(What is needed) In the article on the String Theory exhibition, where does the handmade string on the gallery wall come from?

(Page excerpt)
String Theory: contemporary art with a twist
Rachel Robinson, ABC, posted 20 September 2013
In the Museum of Contemporary Art's exhibition, String Theory*, objects referencing craft traditions from Aboriginal communities around Australia are exhibited in the sparse manner long associated with contemporary art. It is a curatorial decision that works to highlight an often overlooked aspect of art - the act of creation, writes Rachel Robinson. (*Free exhibition at MCA until 26th October 2013)
I am standing in a gallery space in Sydney’s Museum of Contemporary Art (MCA) staring at a wall scattered with handmade string from Yirrkala in the Northern Territory. Some of the string is still wrapped tightly around reels, other bundles have been partially unravelled, a few have been completely unstrung and drape above me. I am wondering how this collection of string on a wall, not placed there strategically by an artist but pinned up by a curator, constitutes ‘art’. Standing beside me is Glenn Barkley, the curator of string theory: Focus on Contemporary Australian Art. So I can ask him upfront: why is this art? Barkley’s response is quick and to the point, “Oh, it’s so beautiful, what else is it?”

(Entries shown)

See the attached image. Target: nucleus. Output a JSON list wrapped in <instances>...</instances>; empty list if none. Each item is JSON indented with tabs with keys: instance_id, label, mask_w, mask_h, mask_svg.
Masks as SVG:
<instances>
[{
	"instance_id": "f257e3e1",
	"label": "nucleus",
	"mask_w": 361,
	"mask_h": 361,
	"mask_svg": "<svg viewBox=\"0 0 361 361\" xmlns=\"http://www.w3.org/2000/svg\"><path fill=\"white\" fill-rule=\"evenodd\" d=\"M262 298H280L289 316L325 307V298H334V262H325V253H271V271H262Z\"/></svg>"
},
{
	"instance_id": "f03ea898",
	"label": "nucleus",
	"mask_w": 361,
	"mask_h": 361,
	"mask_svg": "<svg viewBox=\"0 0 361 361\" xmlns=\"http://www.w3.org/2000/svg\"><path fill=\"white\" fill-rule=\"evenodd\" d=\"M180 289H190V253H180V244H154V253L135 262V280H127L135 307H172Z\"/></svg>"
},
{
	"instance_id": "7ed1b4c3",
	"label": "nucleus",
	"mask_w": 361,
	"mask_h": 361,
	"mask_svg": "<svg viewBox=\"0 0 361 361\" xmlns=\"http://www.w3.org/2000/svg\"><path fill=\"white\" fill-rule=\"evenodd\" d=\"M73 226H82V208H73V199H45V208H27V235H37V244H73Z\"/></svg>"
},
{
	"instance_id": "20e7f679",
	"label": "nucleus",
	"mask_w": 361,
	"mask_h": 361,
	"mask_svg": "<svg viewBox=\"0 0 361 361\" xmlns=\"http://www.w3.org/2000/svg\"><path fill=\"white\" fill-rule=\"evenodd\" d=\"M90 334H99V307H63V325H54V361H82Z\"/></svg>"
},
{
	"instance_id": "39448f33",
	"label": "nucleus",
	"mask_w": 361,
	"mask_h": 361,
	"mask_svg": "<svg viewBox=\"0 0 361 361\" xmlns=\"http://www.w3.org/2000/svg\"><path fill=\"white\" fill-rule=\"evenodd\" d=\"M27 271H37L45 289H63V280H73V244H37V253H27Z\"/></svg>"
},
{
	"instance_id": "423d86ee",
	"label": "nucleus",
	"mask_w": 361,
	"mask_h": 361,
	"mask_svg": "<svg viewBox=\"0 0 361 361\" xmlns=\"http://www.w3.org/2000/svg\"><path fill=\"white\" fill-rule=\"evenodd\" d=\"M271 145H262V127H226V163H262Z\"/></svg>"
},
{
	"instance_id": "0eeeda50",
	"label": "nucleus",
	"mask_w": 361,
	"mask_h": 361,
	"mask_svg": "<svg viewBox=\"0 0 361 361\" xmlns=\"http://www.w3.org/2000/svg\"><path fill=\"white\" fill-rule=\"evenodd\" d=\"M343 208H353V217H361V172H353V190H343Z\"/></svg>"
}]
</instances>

==

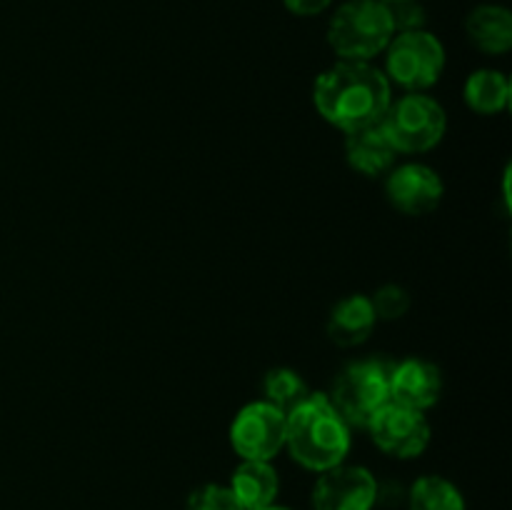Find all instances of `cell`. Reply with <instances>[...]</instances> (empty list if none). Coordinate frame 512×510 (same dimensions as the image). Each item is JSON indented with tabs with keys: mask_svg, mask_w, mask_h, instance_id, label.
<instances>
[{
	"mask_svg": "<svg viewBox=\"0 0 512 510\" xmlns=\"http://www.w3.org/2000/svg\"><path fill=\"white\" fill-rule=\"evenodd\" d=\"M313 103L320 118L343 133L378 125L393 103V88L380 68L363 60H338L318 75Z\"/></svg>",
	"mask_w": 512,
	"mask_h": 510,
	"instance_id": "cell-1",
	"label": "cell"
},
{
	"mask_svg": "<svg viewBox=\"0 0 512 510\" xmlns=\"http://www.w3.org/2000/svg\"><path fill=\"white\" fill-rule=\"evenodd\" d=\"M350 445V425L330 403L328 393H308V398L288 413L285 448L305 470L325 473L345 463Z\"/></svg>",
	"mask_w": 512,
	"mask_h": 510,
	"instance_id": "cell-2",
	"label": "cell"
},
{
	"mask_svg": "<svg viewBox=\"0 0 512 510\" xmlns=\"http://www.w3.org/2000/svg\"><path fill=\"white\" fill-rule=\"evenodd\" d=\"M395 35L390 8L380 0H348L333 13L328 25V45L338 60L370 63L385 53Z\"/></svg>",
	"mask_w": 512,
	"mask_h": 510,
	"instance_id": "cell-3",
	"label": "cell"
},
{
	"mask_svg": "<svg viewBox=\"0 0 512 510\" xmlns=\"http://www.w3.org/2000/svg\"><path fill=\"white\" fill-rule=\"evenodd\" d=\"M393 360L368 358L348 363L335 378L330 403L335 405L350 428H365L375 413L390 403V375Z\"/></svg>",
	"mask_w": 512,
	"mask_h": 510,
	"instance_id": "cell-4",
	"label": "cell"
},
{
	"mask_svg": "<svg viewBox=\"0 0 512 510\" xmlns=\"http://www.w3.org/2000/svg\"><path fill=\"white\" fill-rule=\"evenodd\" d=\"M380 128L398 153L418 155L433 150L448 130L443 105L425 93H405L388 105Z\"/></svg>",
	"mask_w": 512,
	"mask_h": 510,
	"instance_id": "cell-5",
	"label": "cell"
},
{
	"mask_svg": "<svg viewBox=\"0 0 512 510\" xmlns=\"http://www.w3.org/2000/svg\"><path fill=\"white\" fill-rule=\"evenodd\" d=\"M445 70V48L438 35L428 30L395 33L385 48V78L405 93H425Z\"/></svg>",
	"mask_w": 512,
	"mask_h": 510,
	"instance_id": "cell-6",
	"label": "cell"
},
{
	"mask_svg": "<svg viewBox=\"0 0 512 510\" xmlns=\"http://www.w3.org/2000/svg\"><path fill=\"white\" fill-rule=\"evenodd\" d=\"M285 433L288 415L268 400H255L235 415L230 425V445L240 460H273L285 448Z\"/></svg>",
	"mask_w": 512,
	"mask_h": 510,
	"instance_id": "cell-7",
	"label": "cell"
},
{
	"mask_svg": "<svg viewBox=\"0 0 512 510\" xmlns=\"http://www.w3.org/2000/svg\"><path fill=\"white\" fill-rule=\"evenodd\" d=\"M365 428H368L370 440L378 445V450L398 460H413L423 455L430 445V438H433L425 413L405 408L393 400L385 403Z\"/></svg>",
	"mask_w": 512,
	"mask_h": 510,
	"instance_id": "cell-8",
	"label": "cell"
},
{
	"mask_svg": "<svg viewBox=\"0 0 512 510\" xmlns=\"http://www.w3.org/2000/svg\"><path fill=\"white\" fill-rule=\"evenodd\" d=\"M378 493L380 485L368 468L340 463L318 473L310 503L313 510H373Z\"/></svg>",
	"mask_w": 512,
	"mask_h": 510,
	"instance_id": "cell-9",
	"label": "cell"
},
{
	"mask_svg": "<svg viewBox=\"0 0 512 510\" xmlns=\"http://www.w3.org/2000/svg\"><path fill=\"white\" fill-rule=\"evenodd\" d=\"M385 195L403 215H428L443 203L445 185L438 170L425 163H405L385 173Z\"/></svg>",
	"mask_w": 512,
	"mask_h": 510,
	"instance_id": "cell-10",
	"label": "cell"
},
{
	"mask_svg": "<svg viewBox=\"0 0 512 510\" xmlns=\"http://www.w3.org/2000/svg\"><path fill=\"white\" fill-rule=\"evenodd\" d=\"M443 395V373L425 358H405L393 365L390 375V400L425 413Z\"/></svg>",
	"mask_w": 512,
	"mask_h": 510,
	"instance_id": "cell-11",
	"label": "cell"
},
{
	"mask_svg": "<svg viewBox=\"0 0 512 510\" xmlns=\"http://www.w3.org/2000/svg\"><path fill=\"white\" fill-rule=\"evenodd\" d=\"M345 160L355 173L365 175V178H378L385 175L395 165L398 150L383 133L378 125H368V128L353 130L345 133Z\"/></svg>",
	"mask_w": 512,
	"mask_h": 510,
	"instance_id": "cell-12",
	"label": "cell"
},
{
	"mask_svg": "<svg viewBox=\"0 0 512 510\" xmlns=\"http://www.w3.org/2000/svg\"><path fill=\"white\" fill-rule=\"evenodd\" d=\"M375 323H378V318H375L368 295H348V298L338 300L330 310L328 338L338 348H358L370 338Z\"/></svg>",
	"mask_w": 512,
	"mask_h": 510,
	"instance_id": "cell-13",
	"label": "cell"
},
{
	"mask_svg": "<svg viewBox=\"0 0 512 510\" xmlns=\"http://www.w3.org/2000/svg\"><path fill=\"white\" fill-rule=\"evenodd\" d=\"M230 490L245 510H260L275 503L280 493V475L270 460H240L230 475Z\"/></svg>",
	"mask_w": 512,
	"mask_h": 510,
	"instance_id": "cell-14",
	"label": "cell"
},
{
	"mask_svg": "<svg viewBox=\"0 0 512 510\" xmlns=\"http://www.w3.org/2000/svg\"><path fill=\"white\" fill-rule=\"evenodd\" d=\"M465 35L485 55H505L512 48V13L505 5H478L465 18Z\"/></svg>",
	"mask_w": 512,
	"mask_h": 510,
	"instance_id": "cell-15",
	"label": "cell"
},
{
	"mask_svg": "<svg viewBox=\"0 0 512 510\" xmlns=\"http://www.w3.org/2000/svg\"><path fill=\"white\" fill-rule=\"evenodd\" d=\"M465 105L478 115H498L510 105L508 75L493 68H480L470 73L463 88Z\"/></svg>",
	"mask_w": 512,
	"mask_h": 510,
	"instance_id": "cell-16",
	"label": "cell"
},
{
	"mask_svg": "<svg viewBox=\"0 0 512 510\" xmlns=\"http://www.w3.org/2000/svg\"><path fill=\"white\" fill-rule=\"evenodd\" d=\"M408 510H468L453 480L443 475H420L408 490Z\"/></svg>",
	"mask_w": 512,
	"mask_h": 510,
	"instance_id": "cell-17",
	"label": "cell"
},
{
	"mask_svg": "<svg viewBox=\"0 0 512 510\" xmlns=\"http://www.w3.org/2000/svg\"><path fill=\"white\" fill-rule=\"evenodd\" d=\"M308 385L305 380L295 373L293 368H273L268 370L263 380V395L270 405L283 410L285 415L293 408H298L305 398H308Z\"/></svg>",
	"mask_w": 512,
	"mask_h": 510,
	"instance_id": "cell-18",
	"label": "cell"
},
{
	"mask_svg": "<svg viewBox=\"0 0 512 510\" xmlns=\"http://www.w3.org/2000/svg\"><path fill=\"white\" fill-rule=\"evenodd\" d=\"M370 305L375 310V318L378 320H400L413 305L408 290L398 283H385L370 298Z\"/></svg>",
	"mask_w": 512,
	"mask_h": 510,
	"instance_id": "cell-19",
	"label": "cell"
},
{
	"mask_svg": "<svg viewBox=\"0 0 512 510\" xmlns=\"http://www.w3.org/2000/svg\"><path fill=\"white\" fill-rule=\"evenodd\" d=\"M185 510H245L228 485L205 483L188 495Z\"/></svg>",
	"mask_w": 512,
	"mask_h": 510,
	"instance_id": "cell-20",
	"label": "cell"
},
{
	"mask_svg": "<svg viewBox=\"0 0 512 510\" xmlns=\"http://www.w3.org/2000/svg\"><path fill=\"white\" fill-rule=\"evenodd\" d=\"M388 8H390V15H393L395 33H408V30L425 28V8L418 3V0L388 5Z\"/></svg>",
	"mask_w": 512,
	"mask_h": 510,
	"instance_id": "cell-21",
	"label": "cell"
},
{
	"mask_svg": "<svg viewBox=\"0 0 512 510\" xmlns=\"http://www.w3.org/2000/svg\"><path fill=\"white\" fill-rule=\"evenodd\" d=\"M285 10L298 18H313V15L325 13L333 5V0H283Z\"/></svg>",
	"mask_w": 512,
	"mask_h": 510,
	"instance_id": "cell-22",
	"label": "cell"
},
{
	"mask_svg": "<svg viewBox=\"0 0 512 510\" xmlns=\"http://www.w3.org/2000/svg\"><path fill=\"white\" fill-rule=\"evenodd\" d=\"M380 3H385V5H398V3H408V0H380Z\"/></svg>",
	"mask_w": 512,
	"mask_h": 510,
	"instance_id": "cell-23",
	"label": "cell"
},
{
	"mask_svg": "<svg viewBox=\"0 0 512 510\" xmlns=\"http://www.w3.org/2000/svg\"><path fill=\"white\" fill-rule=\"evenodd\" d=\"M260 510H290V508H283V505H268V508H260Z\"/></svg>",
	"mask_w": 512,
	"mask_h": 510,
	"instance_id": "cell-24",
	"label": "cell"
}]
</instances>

(Full solution) Yirrkala in the Northern Territory.